Sauf si le salarié refuse de signer les contrats de travail de mauvaise foi ou dans une intention frauduleuse, l’absence d’écrit entre le salarié et l’employeur emporte ipso facto requalification de la collaboration des parties en CDI. La preuve du temps complet reste néanmoins à la charge du salarié.
Affaire Issey Miyake
M. [E] [C] a été engagé par la société Issey Miyake Europe SA, ci-après la société IMESA, société faisant partie du groupe Issey Miyake, par plusieurs contrats de travail à durée déterminée en qualité d’assistant technique au titre desquels il participait à l’organisation des défilés de la marque Issey Miyake, le premier contrat de travail à durée déterminée étant à effet du 2 juin 2000.
A compter de 2002, M. [C] a poursuivi son activité sous la qualification d’assistant de production, puis de régisseur général et en dernier lieu de directeur de production en vertu de contrats de travail à durée déterminée conclus avec la société.

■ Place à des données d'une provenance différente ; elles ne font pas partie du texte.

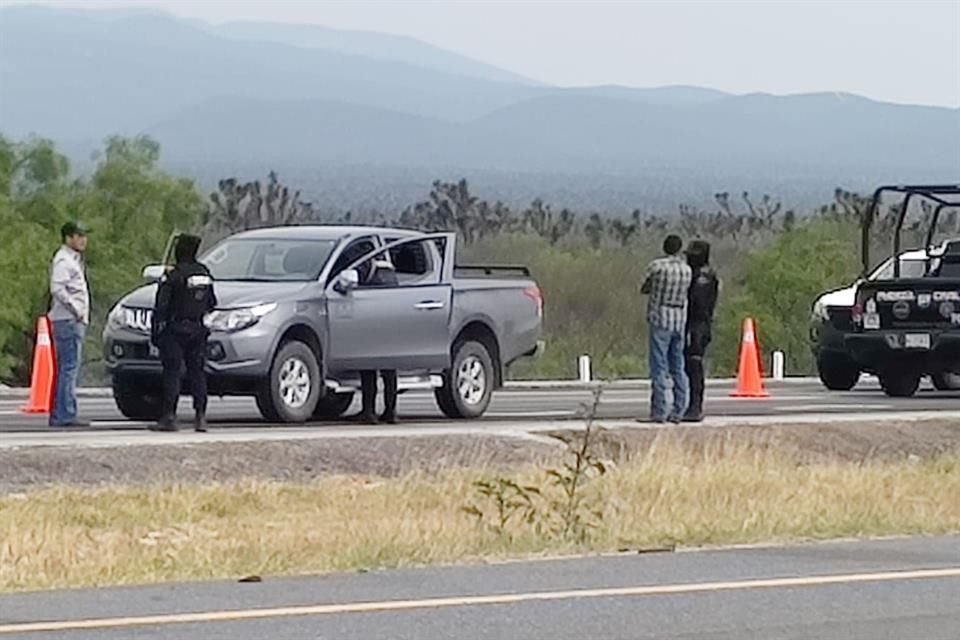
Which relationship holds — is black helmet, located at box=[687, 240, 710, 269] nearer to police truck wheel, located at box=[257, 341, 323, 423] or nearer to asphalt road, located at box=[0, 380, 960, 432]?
asphalt road, located at box=[0, 380, 960, 432]

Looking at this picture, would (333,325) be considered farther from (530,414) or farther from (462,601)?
(462,601)

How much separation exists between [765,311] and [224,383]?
54292 millimetres

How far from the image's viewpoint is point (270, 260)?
22.3 m

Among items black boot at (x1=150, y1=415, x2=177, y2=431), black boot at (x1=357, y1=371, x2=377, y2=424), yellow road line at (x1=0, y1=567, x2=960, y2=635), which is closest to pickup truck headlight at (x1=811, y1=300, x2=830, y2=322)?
black boot at (x1=357, y1=371, x2=377, y2=424)

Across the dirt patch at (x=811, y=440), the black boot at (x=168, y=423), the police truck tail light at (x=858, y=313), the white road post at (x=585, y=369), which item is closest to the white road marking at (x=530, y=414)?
the dirt patch at (x=811, y=440)

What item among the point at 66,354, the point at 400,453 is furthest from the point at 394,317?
the point at 66,354

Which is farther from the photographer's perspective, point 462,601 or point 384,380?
point 384,380

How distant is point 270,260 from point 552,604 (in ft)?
35.6

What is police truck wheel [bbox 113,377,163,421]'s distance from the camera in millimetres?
21688

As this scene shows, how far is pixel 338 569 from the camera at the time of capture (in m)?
13.3

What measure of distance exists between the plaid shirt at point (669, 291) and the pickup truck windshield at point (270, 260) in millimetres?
2885

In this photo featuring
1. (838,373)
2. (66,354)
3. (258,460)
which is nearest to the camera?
(258,460)

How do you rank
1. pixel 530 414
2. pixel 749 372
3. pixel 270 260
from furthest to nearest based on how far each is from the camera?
1. pixel 749 372
2. pixel 530 414
3. pixel 270 260

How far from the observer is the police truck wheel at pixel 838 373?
3019cm
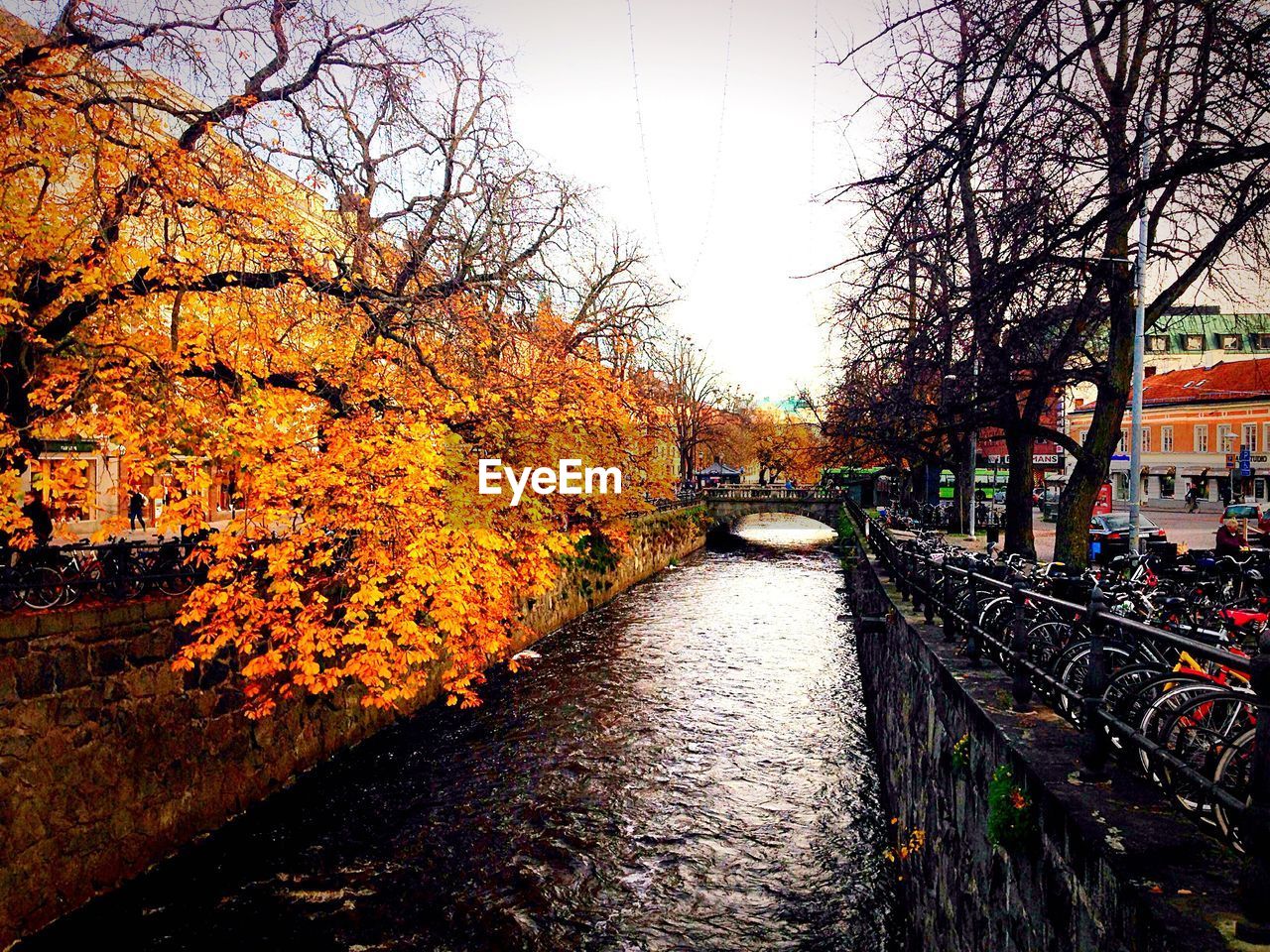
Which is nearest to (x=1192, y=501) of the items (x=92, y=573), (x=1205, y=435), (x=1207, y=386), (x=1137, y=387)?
→ (x=1205, y=435)

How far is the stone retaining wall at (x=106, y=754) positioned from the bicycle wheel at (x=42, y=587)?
0.57m

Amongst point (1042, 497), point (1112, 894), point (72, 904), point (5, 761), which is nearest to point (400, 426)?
point (5, 761)

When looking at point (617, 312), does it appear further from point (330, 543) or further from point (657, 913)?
point (657, 913)

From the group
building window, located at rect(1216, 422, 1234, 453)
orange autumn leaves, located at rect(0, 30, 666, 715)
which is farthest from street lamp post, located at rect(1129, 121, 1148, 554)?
building window, located at rect(1216, 422, 1234, 453)

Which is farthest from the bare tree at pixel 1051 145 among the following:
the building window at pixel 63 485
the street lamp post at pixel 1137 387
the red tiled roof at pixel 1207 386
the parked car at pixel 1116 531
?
the red tiled roof at pixel 1207 386

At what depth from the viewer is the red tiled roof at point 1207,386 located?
161 feet

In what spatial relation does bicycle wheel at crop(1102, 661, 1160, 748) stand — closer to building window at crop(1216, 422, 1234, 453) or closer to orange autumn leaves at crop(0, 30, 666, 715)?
orange autumn leaves at crop(0, 30, 666, 715)

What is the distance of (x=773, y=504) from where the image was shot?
54.1m

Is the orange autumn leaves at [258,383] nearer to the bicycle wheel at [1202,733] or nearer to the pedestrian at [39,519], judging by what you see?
the pedestrian at [39,519]

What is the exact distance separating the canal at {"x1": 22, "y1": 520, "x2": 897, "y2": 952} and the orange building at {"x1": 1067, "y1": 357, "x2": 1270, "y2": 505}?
41409 millimetres

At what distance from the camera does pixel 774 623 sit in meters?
24.2

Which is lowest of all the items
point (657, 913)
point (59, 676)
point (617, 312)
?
point (657, 913)

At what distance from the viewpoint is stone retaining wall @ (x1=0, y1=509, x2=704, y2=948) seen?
8047mm

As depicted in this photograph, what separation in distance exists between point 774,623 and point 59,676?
1906 centimetres
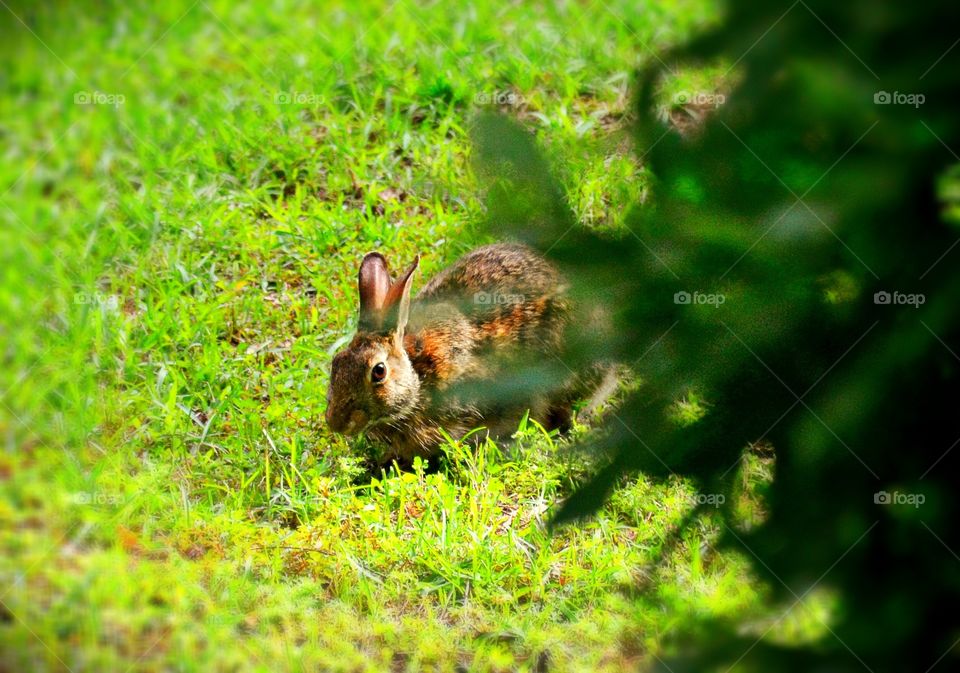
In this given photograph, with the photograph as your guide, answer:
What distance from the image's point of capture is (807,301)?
180 cm

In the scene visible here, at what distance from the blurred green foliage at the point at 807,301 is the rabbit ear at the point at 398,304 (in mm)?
1974

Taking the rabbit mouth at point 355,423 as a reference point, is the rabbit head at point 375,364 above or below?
above

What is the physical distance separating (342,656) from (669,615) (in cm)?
107

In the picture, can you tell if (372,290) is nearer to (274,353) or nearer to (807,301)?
(274,353)

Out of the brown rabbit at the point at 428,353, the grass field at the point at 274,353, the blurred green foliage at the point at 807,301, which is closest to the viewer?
the blurred green foliage at the point at 807,301

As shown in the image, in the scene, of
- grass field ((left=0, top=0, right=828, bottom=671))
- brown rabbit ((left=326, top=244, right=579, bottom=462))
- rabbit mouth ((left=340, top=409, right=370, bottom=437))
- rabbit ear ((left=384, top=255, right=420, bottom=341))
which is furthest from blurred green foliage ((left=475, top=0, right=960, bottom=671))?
rabbit mouth ((left=340, top=409, right=370, bottom=437))

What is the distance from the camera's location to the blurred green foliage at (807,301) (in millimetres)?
1476

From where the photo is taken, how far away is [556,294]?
2.54 metres

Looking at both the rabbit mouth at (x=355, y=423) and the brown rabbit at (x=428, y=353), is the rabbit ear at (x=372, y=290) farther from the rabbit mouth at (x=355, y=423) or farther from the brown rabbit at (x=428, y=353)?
the rabbit mouth at (x=355, y=423)

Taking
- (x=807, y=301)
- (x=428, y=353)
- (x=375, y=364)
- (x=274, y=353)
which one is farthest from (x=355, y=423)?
(x=807, y=301)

L’absence de contrat de travail écrit
Plusieurs interventions du salarié n’ayant pas été formalisées, la juridiction a conclu à l’existence d’un CDI. Il n’existait pas de contrat établi par écrit sur la période courant à compter du 15 juillet 2016. Si la société Py fait valoir qu’elle a soumis des contrats écrits à M. [C] mais que ce dernier ne les a jamais signés, la requalification doit s’appliquer dès lors qu’il n’est pas démontré que le salarié a refusé de signer les contrats de travail de mauvaise foi ou dans une intention frauduleuse.
En application de l’article L. 1242-12 du code du travail, le CDD est établi par écrit et comporte la définition précise de son motif et à défaut, il est réputé conclu pour une durée indéterminée.
Lorsque la demande de requalification est fondée sur l’absence d’établissement d’un écrit et qu’elle est reconnue fondée, le salarié est en droit de se prévaloir d’une ancienneté à compter du premier contrat irrégulier non atteint par la prescription.
L’objet des CDD
Par ailleurs, les CDD successifs conclus entre les Parties ont été requalifiés en un CDI.
En application des articles L. 1242-1 (codifié jusqu’au 1er mai 2008 à l’article L122-1 alinéa 1) et L. 1242-2 (codifié anciennement aux articles L.122-1 alinéa 2 et L.122-1-1) du code du travail, un contrat de travail à durée déterminée, quel que soit son motif, ne peut avoir ni pour objet, ni pour effet de pourvoir durablement un emploi lié à l’activité permanente de l’entreprise et ne peut être conclu que pour l’exécution d’une tâche précise et temporaire, et seulement dans certains cas, dont les emplois pour lesquels, dans certains secteurs définis par décret ou convention ou accord collectif étendu, il est d’usage constant de ne pas recourir au CDI en raison de la nature de l’activité exercée et du caractère par nature temporaire de ces emplois.
L’article D. 1242-1 du même code énumère les secteurs d’activité dans lesquels peuvent être conclus des contrats à durée déterminée dits d’usage, parmi lesquels celui des spectacles, de l’action culturelle, de l’audiovisuel, de la production cinématographique et de l’édition phonographique.
La convention collective de la production audiovisuelle prévoit le recours au CDD d’usage dans certaines conditions, notamment pour les emplois de catégorie B.
L’accord-cadre sur le travail à durée déterminée conclu le 18 mars 1999, mis en oeuvre par la directive n° 1999/70/CE du 28 juin 1999, qui a pour objet de prévenir les abus résultant de l’utilisation de contrats à durée déterminée successifs, impose de vérifier que le recours à l’utilisation de contrats à durée déterminée successifs est justifié par des raisons objectives qui s’entendent de l’existence d’éléments concrets établissant le caractère par nature temporaire de l’emploi. La détermination par accord collectif de la liste précise des emplois pour lesquels il peut être recouru au contrat de travail à durée déterminée d’usage ne dispense pas le juge, en cas de litige, de vérifier concrètement l’existence de raisons objectives établissant le caractère par nature temporaire de l’emploi concerné.
Dès lors, sur ce fondement, M. [C] était en droit de demander la requalification des CDD conclus avec la société Py en un CDI, peu important que la relation de travail avec elle n’ait pas été continue.